* **Compito**:
Trasforma in un elenco puntato il paragrafo dell'intervista sull'educazione finanziaria che inizia con «Una sufficienza piena», mantenendone i fatti principali.

╭─ Testo da leggere

Cammilli, Pictet AM: «Pagella finanziaria, che voti ci meritiamo davvero»
Quanto ne sanno davvero gli italiani di educazione finanziaria? Risparmi e investimenti, interessi e tassi non sono noiose materie scolastiche, ma fattori molto tangibili e concreti che impattano direttamente sulla vita di ognuno di noi. Eppure, siamo per tradizione un popolo di grandi risparmiatori – lo dicono i dati storici – e allo stesso tempo […] L'articolo Cammilli, Pictet AM: «Pagella finanziaria, che voti ci meritiamo davvero» proviene da ilBollettino.

Quanto ne sanno davvero gli italiani di educazione finanziaria? Risparmi e investimenti, interessi e tassi non sono noiose materie scolastiche, ma fattori molto tangibili e concreti che impattano direttamente sulla vita di ognuno di noi.
Eppure, siamo per tradizione un popolo di grandi risparmiatori – lo dicono i dati storici – e allo stesso tempo sappiamo poco, nulla o comunque non abbastanza su come gestire e far rendere al meglio i nostri soldi. È una contraddizione evidente, in pratica, si naviga a vista e spesso in maniera troppo superficiale.
Cosa ancora non funziona e perché, lo analizziamo con Daniele Cammilli, Head of Marketing di Pictet Asset Management, che realizza uno studio annuale sull’argomento.
«Volendo dare una valutazione da 0 a 10, in realtà direi che i voti dovrebbero essere due», dice Cammilli.
Quali?
«Una sufficienza piena, quindi un 6, per quanto riguarda l’impegno e la rinnovata volontà di approfondire la materia. Di cui oggi tutti sono consapevoli dell’importanza per il proprio benessere economico e psicologico, come afferma l’88% del campione intervistato nell’ambito della nostra ricerca Edufin 2024 dal titolo Educare al futuro. Sebbene l’Italia si attesti ancora agli ultimi posti per livello di competenze finanziarie, la distanza dalla media europea rilevata dall’Eurobarometro si è assottigliata. Proprio grazie al maggiore tempo speso nell’approfondire la materia».
E l’altro voto qual è?

╰─
╭─ Voci fornite

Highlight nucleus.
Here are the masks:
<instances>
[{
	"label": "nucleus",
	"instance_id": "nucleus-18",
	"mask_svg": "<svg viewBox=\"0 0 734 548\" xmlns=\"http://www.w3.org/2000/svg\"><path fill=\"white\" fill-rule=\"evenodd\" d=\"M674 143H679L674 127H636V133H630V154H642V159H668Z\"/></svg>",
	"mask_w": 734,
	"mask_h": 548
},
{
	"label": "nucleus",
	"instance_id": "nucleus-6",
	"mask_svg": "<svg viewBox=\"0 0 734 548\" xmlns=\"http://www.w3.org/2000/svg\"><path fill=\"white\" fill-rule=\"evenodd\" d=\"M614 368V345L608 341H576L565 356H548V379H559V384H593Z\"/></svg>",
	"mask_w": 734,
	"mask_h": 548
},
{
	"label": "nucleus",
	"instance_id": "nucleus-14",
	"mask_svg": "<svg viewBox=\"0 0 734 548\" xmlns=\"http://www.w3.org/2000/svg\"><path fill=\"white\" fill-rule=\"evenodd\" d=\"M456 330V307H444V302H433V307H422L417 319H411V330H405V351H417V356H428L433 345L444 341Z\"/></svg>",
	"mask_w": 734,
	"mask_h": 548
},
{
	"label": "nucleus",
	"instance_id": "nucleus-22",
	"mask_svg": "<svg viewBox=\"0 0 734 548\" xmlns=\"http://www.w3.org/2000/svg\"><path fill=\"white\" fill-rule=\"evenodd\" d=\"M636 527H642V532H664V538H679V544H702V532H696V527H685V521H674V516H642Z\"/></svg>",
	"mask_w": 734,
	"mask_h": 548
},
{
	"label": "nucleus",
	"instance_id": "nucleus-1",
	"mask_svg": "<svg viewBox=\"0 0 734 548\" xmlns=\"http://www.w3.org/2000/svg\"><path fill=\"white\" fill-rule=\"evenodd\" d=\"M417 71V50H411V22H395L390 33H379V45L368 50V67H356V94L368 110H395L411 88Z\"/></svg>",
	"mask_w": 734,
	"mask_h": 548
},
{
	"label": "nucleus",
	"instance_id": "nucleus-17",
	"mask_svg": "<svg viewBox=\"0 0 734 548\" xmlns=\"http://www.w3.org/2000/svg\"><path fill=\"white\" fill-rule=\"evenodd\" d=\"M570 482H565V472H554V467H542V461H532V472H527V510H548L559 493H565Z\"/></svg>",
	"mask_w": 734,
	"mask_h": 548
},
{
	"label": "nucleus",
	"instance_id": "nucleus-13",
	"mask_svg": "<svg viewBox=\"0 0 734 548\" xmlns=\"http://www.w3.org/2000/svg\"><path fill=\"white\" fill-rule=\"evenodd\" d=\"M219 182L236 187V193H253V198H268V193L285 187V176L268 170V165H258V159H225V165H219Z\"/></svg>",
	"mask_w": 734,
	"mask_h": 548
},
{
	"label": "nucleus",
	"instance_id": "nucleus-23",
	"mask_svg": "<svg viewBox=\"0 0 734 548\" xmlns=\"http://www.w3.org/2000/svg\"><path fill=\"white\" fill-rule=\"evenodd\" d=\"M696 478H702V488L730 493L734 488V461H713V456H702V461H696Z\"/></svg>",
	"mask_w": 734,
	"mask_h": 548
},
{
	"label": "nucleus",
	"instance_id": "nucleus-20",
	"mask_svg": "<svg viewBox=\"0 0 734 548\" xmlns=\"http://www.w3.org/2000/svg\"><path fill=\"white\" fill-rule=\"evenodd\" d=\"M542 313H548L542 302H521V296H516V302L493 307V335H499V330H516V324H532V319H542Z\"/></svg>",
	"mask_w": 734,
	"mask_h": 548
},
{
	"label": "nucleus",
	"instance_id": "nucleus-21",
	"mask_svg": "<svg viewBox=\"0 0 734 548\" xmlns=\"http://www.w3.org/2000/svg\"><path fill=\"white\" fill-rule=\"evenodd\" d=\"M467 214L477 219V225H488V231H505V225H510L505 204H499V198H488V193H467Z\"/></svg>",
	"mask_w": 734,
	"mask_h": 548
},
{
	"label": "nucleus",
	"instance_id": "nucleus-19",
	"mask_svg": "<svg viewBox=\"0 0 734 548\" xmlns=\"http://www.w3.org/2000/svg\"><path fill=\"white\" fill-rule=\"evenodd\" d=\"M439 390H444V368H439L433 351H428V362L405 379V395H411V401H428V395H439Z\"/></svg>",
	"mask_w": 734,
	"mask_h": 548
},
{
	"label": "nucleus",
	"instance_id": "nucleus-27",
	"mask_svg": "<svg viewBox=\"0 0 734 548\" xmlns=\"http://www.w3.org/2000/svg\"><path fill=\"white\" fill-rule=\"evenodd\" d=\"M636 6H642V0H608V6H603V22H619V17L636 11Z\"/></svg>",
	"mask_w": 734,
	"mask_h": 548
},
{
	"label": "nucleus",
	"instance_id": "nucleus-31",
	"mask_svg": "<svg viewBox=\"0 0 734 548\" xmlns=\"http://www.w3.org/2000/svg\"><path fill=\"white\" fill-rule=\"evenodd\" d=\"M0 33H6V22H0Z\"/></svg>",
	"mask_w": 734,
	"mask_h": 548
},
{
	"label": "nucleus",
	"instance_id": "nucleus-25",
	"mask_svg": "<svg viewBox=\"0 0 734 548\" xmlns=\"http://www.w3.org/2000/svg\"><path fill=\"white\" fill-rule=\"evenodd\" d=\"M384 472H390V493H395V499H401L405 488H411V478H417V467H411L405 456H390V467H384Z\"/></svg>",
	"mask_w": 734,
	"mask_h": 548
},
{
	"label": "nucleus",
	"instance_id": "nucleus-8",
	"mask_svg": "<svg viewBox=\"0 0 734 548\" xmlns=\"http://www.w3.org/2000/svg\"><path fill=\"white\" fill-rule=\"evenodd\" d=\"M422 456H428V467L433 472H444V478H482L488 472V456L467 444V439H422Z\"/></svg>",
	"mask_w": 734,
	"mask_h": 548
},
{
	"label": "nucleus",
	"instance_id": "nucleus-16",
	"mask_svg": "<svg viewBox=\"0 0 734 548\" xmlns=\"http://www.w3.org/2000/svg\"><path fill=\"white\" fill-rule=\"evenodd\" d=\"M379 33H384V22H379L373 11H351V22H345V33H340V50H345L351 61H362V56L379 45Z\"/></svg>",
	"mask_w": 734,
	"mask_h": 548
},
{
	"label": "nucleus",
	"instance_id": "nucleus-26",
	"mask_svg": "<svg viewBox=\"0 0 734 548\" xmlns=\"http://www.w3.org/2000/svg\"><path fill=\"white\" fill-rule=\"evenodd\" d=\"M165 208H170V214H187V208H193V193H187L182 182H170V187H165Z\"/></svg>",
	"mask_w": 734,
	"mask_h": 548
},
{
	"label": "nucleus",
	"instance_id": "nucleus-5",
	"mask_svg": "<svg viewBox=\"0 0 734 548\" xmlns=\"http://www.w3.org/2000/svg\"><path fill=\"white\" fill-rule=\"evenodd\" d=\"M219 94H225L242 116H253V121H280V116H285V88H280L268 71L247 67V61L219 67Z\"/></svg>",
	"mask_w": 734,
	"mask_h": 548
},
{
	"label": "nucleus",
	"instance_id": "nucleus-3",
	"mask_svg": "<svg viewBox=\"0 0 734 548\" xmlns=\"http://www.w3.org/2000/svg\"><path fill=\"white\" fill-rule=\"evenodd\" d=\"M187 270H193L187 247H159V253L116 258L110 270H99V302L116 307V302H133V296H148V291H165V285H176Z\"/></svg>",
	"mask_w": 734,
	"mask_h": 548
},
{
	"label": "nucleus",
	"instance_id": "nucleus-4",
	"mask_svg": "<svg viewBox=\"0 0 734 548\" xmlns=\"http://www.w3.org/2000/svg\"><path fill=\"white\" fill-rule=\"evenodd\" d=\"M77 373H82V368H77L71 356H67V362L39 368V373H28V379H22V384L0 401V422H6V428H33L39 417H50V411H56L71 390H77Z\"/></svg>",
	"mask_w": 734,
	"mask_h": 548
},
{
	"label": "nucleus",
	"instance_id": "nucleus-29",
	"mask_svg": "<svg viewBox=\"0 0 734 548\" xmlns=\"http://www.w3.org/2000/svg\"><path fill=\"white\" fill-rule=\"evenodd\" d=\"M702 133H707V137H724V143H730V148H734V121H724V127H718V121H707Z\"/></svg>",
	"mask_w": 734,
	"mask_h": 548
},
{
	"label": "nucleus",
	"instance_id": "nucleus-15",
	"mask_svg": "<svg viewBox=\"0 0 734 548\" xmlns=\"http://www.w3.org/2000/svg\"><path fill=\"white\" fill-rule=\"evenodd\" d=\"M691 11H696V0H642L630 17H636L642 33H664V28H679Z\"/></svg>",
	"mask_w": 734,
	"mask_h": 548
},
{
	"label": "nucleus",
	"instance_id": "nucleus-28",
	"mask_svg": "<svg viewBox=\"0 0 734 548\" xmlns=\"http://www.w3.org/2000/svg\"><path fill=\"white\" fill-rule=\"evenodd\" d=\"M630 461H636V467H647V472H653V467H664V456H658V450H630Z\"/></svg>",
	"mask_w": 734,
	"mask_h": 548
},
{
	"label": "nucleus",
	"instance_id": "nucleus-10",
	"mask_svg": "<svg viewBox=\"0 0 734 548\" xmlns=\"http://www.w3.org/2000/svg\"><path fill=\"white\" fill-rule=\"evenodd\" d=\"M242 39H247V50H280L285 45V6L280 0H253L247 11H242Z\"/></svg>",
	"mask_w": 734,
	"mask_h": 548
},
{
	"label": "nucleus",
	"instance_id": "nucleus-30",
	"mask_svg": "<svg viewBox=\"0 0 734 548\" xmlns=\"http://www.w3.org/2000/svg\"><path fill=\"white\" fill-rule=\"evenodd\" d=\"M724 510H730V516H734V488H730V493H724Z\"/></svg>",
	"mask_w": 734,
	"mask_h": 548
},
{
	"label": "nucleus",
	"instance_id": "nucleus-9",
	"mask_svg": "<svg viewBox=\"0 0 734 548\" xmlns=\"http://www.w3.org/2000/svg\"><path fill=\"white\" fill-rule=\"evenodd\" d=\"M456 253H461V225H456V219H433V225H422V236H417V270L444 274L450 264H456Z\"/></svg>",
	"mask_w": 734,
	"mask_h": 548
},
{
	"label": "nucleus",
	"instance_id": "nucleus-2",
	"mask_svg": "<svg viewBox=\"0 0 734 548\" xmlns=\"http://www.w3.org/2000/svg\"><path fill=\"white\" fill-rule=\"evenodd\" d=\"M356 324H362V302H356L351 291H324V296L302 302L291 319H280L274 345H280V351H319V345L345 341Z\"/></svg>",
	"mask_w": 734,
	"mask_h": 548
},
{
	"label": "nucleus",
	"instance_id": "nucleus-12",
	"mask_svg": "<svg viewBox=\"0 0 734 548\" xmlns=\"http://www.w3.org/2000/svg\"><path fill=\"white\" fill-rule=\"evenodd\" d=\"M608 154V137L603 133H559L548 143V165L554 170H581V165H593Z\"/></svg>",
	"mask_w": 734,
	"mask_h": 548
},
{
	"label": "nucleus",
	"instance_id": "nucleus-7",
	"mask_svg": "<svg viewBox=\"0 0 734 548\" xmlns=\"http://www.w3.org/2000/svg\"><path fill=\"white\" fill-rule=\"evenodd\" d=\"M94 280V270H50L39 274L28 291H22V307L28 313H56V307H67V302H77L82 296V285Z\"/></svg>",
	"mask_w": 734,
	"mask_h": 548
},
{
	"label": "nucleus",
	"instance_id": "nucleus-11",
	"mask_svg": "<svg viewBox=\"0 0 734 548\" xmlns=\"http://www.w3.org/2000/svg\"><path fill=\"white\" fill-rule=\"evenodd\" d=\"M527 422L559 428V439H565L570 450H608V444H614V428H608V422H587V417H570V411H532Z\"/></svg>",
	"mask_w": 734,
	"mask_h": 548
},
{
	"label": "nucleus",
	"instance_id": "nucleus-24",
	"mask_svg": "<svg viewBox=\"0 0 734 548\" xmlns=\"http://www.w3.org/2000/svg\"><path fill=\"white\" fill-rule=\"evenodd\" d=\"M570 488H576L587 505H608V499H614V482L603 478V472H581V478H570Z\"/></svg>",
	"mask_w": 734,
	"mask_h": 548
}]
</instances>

╰─

* **Risposta al compito**:
- Voto 6, cioè una sufficienza piena, per l'impegno e la rinnovata volontà di approfondire la materia.
- L'88% del campione della ricerca Edufin 2024 «Educare al futuro» ritiene la materia importante per il proprio benessere economico e psicologico.
- L'Italia resta ancora agli ultimi posti per livello di competenze finanziarie.
- La distanza dalla media europea rilevata dall'Eurobarometro si è ridotta grazie al maggior tempo dedicato alla materia.